Depuis cet événement tragique, l'agresseur a été hospitalisé en psychiatrie et transféré à Albi dans une Unité pour malades difficiles (UMD). En janvier dernier, il a été mis en examen pour assassinat, mais des interrogations demeurent quant à sa responsabilité pénale, avec une expertise psychiatrique toujours en cours.

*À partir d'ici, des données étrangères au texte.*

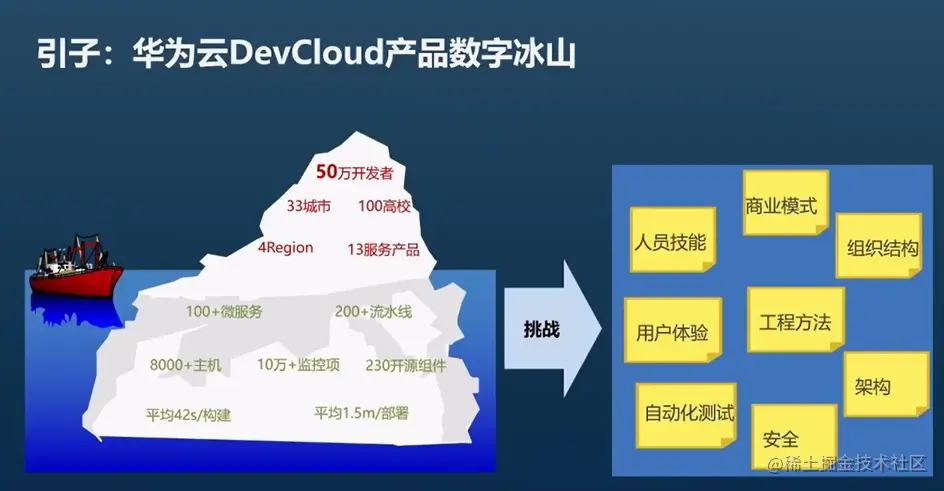 引子：华为云DevCloud产品数字冰山

50万开发者
33城市　100高校
4Region　13服务产品
100+微服务　200+流水线
8000+主机　10万+监控项　230开源组件
平均42s/构建　平均1.5m/部署

挑战

商业模式
人员技能
组织结构
用户体验
工程方法
架构
自动化测试
安全

@稀土掘金技术社区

Les circonstances entourant la mort de Lorène ont mis en lumière la problématique alarmante de la santé mentale des jeunes en France. D'autres incidents tragiques ont suivi, comme la mort d'une surveillante en Haute-Marne ou une agression d'une enseignante dans le Var. Plus récemment, une élève a été agressée au couteau à Ancenis, un événement qui a résonné douloureusement pour les parents de Lorène, qui déclarent : "Rien n'a changé". Selon eux, chaque nouvelle attaque est un rappel dévastateur de l'échec du système.

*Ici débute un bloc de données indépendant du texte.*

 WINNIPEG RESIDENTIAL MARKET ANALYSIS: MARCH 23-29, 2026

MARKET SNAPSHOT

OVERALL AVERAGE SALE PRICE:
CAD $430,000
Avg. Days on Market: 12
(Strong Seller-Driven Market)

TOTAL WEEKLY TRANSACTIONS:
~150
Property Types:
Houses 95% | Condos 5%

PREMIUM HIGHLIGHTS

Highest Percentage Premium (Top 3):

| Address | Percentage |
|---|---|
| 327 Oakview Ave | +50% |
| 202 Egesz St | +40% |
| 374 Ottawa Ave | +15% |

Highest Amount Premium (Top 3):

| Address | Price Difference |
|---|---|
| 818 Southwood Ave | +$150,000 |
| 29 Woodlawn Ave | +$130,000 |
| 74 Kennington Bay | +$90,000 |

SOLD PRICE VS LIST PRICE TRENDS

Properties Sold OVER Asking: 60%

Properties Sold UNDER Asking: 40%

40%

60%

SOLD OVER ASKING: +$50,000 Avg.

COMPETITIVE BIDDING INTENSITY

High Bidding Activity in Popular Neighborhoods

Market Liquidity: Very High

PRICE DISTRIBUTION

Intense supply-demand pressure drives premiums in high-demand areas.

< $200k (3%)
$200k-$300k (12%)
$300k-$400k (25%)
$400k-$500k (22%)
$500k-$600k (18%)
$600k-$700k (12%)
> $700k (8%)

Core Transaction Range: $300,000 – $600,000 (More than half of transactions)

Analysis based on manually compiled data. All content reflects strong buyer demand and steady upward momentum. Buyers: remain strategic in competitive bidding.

Une prise en charge désastreuse
Le Dr Alexandre Novo, pédopsychiatre à Bouguenais et médecin-chef des centres médico-psychologiques (CMP) pour enfants en Loire-Atlantique, partage ce constat. Il souligne que le besoin en services de pédopsychiatrie est urgent, avec une nécessité de quatre fois plus de lits disponibles. Bien que huit nouveaux lits aient été ouverts l'été dernier à l'hôpital Saint-Jacques à Nantes, tout reste encore insuffisant face à la demande.
Les situations de crise, selon le Dr Novo, sont gérées dans une certaine mesure par les urgences, où il est possible de rencontrer un pédopsychiatre. Cependant, l'accès à un suivi régulier reste problématique. Les patients doivent souvent attendre six mois, voire jusqu'à deux ans, pour obtenir un rendez-vous, rendant le système inefficace. Souvent, même en cas d'ouverture de nouveaux postes dans le secteur, ceux-ci restent vacants, au détriment des jeunes en détresse.
Un appel à une approche globale
Pour le Dr Novo, il ne s'agit pas uniquement d'augmenter le nombre de spécialistes, mais d'adopter une perspective plus large sur la santé mentale des jeunes. Cela inclut une collaboration avec l'Éducation nationale et le secteur associatif, afin d'assurer un soutien complet aux familles et aux adolescents. "Nous devons envisager l'enfant dans toute son humanité", dit-il.
Rethinker la place de l'enfant dans la société
La crise actuelle de santé mentale pose une question fondamentale sur la place que l'on accorde aux enfants. Le Dr Novo observe : "Nous avons l'idée que l'enfant est sacré, mais il n'est pas encore une priorité dans notre société. L'Éducation nationale et la Protection de l'enfance sont submergées."
Pour inciter à une action concrète, il fait appel à l'État, alertant régulièrement sur l'immobilisme face à une situation qui pourrait mener à d'autres tragédies. De nombreuses familles joignent leur voix à cet appel, espérant qu'une prise de conscience collective puisse transformer cette réalité inquiétante.